[Spatial reasoning question lines]
□ □ □ □ □ □ □

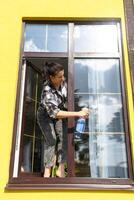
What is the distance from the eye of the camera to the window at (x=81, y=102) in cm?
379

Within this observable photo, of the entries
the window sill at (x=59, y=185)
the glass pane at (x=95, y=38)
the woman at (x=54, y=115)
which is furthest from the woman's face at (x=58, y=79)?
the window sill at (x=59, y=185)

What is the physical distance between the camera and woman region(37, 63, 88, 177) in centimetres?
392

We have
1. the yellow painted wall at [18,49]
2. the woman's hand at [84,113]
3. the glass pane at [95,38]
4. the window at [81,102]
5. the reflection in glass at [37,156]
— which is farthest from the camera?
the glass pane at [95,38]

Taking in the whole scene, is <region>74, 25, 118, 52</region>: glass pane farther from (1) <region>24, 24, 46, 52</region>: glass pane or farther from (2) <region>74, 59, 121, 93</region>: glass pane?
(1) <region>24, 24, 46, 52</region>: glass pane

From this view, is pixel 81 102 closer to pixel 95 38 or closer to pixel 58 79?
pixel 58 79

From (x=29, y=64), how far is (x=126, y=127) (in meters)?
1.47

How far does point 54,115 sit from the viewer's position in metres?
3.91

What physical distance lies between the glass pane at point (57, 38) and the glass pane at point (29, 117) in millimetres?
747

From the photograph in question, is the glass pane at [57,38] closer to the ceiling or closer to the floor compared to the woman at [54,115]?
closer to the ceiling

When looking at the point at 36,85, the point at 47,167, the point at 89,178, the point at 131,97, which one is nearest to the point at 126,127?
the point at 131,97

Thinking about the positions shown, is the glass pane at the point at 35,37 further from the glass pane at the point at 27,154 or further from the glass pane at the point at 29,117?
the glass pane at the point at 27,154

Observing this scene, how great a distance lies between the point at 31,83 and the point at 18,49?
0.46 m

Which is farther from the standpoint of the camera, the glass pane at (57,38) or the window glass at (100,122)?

□ □ □ □ □ □ □

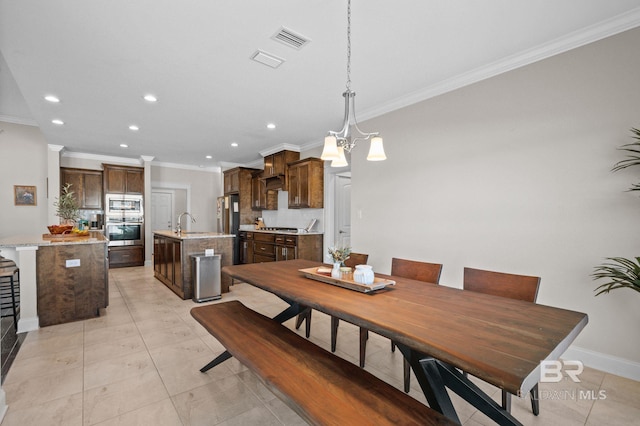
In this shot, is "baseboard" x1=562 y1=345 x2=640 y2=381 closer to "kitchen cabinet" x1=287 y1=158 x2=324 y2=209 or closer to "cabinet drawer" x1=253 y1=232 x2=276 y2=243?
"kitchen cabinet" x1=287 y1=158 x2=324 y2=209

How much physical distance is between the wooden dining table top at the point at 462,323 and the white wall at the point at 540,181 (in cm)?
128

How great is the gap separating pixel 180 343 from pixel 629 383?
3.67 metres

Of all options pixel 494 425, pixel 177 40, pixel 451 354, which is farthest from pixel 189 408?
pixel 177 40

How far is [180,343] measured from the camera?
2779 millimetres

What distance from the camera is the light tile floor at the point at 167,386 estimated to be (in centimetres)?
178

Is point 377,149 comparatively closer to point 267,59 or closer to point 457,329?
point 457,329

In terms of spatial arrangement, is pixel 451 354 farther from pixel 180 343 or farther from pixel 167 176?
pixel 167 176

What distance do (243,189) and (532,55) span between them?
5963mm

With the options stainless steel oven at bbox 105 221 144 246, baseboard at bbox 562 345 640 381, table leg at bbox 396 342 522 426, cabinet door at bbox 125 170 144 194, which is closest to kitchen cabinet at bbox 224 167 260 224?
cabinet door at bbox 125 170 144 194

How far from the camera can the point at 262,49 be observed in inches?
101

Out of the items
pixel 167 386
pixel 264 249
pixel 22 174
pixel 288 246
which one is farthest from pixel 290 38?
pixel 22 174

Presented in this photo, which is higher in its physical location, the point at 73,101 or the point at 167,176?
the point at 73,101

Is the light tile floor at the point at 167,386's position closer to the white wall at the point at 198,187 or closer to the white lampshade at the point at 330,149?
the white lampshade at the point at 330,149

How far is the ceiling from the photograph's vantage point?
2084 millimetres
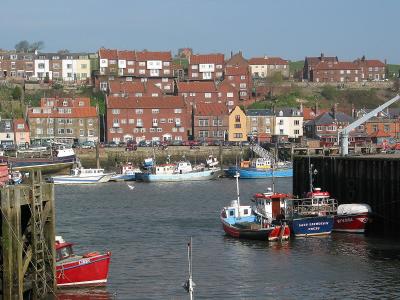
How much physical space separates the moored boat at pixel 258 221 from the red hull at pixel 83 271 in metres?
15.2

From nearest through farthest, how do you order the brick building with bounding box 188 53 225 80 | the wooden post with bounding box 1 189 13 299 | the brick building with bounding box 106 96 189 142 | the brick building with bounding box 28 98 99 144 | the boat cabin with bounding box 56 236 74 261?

□ □ □ □ □ □ □

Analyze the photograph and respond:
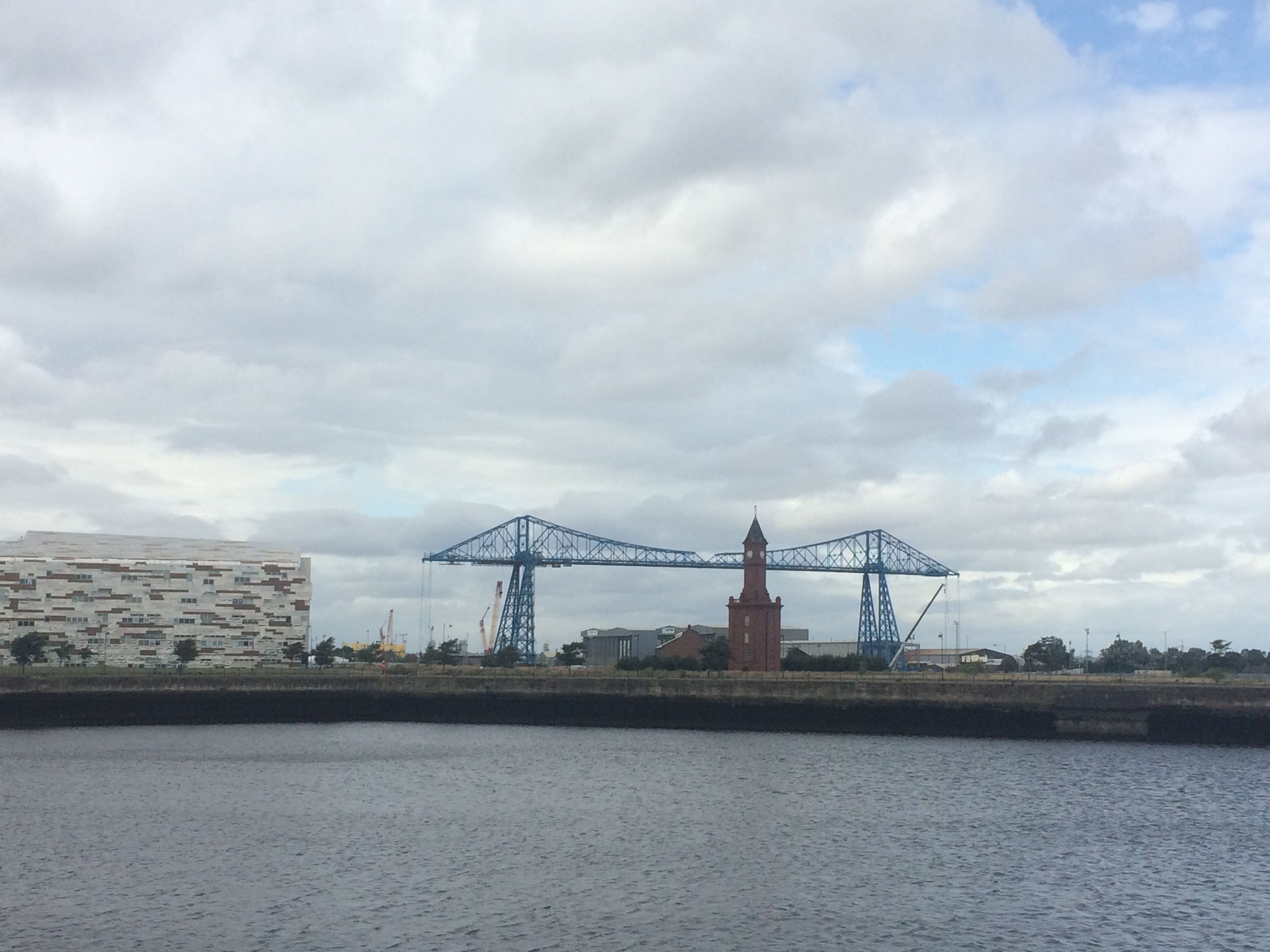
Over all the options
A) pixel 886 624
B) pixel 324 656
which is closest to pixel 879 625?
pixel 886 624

□ □ □ □ □ □ □

[SHORT PROBLEM] Report in full each line above that contains the string "lampshade", treating uppercase and lowercase as different.

[EXERCISE ANSWER]
Is the light tile floor at the point at 167,386's position closer to the white wall at the point at 198,187 or closer to the white lampshade at the point at 330,149?
the white lampshade at the point at 330,149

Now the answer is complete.